I have been so proud of our choir because in spite of our small numbers we have had some mighty good music.  It is a thrill for me when the Women’s Ensemble sings because it is fun for us and I can see the joy it brings the congregation.

I guess the most outstanding musical test was the year several of the women dressed up (I was in a blond curly wig) and sang” Mr. Sandman” at the talent show.  But it didn’t end there we were soon serenaded by the Thursday Night Choir.

"The Girls” and “The Thursday Night Choir”

Left to right:  Phyllis Sterling, Clark Vincent, Ellen Watts, Rusty Sudderth, Kitty Thach, Andy Hodges and Deryel Clark.
Seated:  Nancy Bolen who had just been serenaded by “The Thursday Night Choir”


My choir memories could go on and on.  Maybe you have some special choir memories you could share with me.

Maybe you would like to join the choir.  It’s not too late.

Ellen Watts, August 2012


Memories, memories ….. I have so many memories of my many years here at First Presbyterian Church.  I decided after several years of attending a Baptist Church or two in High Point with my husband’s family, that I would look for a Presbyterian Church in Kernersville.  I grew up as a Presbyterian and most of my family for generations were members of a Presbyterian Church.

I love to tell of my beginnings at First Presbyterian this way:  In the summer of 1976, I came to church here one Sunday, sang in the choir the next, and was leader of the Youth Group the next.  That probably is a bit of an exaggeration, but it worked, I’m still here.  I knew that first Sunday, I had found my “home”.
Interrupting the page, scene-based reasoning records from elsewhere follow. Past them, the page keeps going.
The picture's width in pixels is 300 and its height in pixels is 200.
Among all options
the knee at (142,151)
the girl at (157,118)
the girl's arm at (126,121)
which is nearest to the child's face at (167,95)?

This church was certainly different from the church I grew up attending.  There was no altar or stately, white columns, not even wooden pews. Instead, there was wooden paneling for walls, tile floors, and rows of white stackable chairs.  At the back of the sanctuary were two folding service doors that opened into the kitchen, right off the sanctuary.  It was more like a multipurpose room. There was no Fellowship Hall, no library, no paved parking, and no picnic shelter. Every activity took place in the sanctuary or a classroom.

The congregation was very warm and friendly, and there were many generations represented and everyone was very involved.  There were probably about hundred members, and those folks came from everywhere.  Very few members were native to Kernersville. I found out the very first holiday that attendance during holidays was slight because everyone visited relatives “back home”.

I had many adventures during those early years at First Presbyterian, I can’t wait to reminisce and share my stories with you.